The Rev. Bruce Alick is the president of Pennsylvania Baptist State Convention and the pastor of Zion Baptist Church in Reading, where his congregation of around 175 parishioners are mostly Black.

Clergy, in general, have long been a bridge of communication to reach the Black community, he said.

“That’s just a tremendous weight and responsibility and so generally, what I try to do is to provide people — as best I can gather it — with solid information,” Alick said. “So what I say to them is, ‘now you can make up your mind, based on this information that you now have, this is the best that I’ve been able to find out, or this is the best that I’ve been able to determine.’”

Zion Baptist Church has a health ministry that has hosted health fairs before the pandemic. During the pandemic, the church has moved virtual sermons and has served as a free COVID-19 testing site.

The Berks Community Health Center sets up a tent in the church’s parking lot once a week and around 400 people have used the testing site, Alick said.

Alick said he is not going to push the vaccine on the members of his church, but let them make that choice for themselves.

He said there is a long history of generational trauma tied to medical experimentation and mistreatment of the Black community in the United States that has fostered mistrust.

The survey found Black people were less likely to trust vaccines if they had knowledge of the Tuskegee Syphilis Study, the unethical 40-year study where Black men were not treated for the disease so their deteriorating physical conditions could be monitored.

“The Tuskegee experiment is probably the most notorious, but there are others,” Alick said.

“And so there’s reasonable suspicion of a vaccine, something that would take eight to 10 years maybe, to get developed all of a sudden.”

Kistler said community health organizations need to be transparent and proactive in sharing information about the vaccine.

“I think we have a lot of work ahead of us, for people to have faith in this vaccine, we need to explain very clearly how a fast tracked vaccine can be safe, and why the fast tracking occurred,” Kistler said.

Dr. Mary Kelleher is the chief medical officer at the Berks Community Health Center, and she is very familiar with Black and Latino people’s mistrust of healthcare providers.

Kelleher and Alick said they have heard plenty of conspiracy theories about the vaccine propagated online. Spanish-language misinformation also flourishes on popular social media sites.

The hesitancy to consult with medical professionals is a common comedic trope among Latinos and is also echoed in data.

The study also found that Latinos are less apt than Black people to have health insurance and significantly less likely (only 46 percent) to have seen a doctor in the past year.

Kelleher said that some immigrants do not have a regular healthcare provider, which exacerbates the problem.

“Sometimes they come from countries where the only way they could access care, is to go to a public health clinic and sit for hours and get access to care,” Kelleher said. “And then there are others who really, really delay entry to care, until they’re so sick, that they’ve already got some of the complications that come with delaying entry to care.”

Reading Hospital has the busiest emergency room in the state and 10th busiest in the country.

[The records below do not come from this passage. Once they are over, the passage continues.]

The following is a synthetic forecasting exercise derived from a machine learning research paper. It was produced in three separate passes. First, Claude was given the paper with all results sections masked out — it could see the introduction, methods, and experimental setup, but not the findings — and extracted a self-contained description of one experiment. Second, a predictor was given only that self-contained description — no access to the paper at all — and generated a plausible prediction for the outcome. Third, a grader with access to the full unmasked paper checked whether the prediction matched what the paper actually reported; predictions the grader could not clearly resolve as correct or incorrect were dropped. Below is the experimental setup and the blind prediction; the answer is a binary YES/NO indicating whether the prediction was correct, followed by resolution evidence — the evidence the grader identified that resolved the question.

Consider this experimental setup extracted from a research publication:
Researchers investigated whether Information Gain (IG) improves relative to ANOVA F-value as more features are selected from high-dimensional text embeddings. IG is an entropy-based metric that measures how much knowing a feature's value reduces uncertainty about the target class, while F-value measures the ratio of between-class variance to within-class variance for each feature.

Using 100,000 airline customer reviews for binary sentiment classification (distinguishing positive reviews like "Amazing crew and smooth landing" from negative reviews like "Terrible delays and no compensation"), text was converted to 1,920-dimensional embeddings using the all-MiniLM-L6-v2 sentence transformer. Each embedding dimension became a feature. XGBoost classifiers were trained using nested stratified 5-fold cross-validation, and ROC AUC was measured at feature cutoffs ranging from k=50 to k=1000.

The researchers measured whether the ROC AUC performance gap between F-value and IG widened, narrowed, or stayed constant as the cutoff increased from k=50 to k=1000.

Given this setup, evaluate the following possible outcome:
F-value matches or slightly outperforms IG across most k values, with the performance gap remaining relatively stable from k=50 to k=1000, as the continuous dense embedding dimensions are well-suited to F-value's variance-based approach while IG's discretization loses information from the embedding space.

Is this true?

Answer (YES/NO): NO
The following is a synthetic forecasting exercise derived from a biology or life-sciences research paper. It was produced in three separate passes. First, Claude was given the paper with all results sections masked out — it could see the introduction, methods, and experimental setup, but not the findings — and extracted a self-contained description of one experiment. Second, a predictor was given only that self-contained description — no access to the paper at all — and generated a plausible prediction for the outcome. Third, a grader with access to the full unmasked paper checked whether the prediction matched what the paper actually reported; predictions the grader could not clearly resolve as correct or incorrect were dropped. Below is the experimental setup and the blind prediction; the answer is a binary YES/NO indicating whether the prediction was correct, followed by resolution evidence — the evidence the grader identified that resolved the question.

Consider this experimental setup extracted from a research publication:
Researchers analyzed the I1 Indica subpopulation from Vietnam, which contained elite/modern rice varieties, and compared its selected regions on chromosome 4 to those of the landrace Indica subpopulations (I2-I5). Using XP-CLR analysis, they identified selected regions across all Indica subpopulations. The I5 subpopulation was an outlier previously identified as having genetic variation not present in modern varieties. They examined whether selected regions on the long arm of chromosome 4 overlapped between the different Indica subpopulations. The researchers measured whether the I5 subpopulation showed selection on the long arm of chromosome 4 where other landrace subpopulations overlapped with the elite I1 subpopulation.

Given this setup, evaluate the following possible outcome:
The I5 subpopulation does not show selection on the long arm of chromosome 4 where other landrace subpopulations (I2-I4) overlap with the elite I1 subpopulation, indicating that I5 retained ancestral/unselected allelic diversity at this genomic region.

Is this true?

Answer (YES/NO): YES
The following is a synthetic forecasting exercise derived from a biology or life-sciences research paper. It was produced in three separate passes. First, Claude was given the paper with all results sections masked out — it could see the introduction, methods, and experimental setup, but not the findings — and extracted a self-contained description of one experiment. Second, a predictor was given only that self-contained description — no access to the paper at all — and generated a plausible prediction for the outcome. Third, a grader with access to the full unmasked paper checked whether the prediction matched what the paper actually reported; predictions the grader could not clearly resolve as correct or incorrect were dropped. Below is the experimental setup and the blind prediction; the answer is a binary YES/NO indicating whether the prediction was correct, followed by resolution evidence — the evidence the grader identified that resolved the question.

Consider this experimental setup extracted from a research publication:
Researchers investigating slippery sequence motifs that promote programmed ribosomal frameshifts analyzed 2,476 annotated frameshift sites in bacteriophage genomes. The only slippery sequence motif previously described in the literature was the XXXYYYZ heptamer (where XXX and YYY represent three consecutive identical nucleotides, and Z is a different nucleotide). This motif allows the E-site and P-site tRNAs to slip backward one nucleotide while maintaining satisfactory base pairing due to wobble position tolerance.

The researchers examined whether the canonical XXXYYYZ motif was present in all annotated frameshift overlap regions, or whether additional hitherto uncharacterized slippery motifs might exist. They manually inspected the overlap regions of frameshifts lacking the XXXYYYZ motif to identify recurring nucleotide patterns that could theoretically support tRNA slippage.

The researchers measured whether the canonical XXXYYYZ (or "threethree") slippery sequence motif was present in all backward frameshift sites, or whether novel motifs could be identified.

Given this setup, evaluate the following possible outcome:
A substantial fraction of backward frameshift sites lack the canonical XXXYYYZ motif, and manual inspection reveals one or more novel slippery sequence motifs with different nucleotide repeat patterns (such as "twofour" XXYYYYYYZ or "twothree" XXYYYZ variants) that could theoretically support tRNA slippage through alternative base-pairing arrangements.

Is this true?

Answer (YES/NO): YES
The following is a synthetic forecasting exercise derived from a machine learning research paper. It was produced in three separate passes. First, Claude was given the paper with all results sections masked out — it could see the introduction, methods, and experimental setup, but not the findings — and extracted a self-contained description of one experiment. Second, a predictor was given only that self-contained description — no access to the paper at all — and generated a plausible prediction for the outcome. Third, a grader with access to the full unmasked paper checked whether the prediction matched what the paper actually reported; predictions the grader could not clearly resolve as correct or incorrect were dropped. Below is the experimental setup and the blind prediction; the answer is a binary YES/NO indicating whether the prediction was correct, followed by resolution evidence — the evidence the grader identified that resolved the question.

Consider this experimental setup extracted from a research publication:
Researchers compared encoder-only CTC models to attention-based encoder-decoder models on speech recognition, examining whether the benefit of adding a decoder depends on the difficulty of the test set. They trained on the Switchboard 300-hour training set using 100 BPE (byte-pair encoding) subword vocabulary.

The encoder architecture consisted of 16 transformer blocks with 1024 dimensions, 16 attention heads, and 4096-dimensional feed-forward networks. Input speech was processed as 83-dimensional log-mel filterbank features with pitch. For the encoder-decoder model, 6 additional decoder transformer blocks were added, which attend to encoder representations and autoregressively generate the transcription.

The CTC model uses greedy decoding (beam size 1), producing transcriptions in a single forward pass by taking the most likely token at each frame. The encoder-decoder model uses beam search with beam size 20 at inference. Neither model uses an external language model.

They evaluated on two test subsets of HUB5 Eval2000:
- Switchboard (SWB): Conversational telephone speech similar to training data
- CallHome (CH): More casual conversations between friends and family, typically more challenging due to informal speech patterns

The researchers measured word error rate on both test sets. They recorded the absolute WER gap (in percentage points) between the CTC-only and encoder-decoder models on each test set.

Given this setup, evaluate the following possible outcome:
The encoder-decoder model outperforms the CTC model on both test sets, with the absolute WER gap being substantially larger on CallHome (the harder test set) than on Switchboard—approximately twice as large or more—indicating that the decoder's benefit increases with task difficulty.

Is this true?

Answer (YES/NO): NO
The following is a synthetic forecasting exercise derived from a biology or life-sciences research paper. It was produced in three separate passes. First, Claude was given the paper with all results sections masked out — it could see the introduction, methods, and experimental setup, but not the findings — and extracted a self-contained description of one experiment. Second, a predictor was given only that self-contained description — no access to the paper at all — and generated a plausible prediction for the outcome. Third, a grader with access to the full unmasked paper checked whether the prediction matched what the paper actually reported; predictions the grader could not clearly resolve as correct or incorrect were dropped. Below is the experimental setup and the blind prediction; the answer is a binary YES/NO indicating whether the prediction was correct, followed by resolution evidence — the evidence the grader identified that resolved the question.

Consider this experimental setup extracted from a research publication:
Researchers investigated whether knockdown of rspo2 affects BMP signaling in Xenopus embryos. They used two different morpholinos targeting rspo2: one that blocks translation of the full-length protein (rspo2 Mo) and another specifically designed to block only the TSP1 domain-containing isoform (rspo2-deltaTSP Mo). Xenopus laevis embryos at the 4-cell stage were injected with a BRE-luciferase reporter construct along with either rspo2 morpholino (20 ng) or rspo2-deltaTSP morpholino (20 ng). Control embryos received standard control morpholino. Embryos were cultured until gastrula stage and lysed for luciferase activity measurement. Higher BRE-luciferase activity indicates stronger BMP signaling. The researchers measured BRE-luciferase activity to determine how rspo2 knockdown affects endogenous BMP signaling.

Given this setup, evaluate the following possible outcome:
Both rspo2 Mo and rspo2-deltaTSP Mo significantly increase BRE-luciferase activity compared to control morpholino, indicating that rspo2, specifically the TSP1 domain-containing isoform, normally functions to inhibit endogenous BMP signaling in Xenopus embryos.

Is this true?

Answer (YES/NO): YES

The study found half of both Black people and Latinos trust Dr. Anthony Fauci the highest out of six government institutions and individuals.

The administration of President Donald Trump was the least trusted institution by both groups. About one in five Latinos trusted the Trump administration as compared to only 4 percent of Black people.

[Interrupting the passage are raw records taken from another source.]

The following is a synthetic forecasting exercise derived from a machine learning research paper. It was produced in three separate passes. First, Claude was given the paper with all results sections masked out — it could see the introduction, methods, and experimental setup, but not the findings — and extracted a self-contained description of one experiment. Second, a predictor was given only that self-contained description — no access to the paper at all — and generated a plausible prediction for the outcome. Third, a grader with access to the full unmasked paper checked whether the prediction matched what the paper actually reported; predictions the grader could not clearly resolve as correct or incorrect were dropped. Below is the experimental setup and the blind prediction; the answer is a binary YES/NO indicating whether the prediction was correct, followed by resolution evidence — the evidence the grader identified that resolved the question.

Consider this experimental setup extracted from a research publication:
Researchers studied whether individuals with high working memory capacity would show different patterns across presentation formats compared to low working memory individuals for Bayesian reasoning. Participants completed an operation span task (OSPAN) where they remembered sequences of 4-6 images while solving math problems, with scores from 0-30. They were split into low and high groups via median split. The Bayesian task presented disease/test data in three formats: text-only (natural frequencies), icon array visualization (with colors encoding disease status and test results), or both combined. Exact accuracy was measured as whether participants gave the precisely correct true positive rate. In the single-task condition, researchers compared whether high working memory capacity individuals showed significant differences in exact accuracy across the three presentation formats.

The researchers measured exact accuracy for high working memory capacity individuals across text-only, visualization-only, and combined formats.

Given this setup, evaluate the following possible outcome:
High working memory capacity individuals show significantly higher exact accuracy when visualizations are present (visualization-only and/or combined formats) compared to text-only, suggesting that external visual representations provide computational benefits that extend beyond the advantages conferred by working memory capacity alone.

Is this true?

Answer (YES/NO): NO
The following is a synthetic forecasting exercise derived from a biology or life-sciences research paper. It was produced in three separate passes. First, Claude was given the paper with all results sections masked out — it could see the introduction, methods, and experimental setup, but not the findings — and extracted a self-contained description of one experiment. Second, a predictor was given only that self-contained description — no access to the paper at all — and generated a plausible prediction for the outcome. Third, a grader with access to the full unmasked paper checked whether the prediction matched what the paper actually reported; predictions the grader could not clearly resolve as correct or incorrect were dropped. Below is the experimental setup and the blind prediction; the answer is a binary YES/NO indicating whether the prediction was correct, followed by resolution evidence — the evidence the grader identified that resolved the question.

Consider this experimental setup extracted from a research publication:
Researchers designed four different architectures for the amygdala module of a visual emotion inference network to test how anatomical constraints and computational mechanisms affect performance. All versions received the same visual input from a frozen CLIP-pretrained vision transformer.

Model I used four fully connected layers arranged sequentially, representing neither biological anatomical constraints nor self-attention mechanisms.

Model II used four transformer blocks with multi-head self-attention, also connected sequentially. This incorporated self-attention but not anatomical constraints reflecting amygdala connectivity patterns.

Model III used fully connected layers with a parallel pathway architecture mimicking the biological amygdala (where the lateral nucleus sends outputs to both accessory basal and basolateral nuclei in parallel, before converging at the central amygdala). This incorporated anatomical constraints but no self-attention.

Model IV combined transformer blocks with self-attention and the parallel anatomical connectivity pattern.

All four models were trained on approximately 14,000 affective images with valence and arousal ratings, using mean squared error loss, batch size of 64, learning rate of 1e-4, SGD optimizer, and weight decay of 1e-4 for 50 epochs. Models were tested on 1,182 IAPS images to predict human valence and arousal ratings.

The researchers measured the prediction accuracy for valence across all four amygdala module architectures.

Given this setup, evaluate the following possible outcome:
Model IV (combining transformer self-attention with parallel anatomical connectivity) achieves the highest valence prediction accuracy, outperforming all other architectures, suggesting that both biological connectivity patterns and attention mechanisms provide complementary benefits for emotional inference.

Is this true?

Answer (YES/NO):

Kelleher, who identifies as a white Latina, said she can empathize as a doctor because of the Trump administration’s politicization of the pandemic.

“I found myself being a doubter, like, ‘I don’t know if I get this vaccine,’ and so I could identify with that mistrust,” she said. “I gained back [the trust] in people that I respected and people that were leading the process … They had to show me that they were studying it, and then show me it was effective, show me that it could be successful.”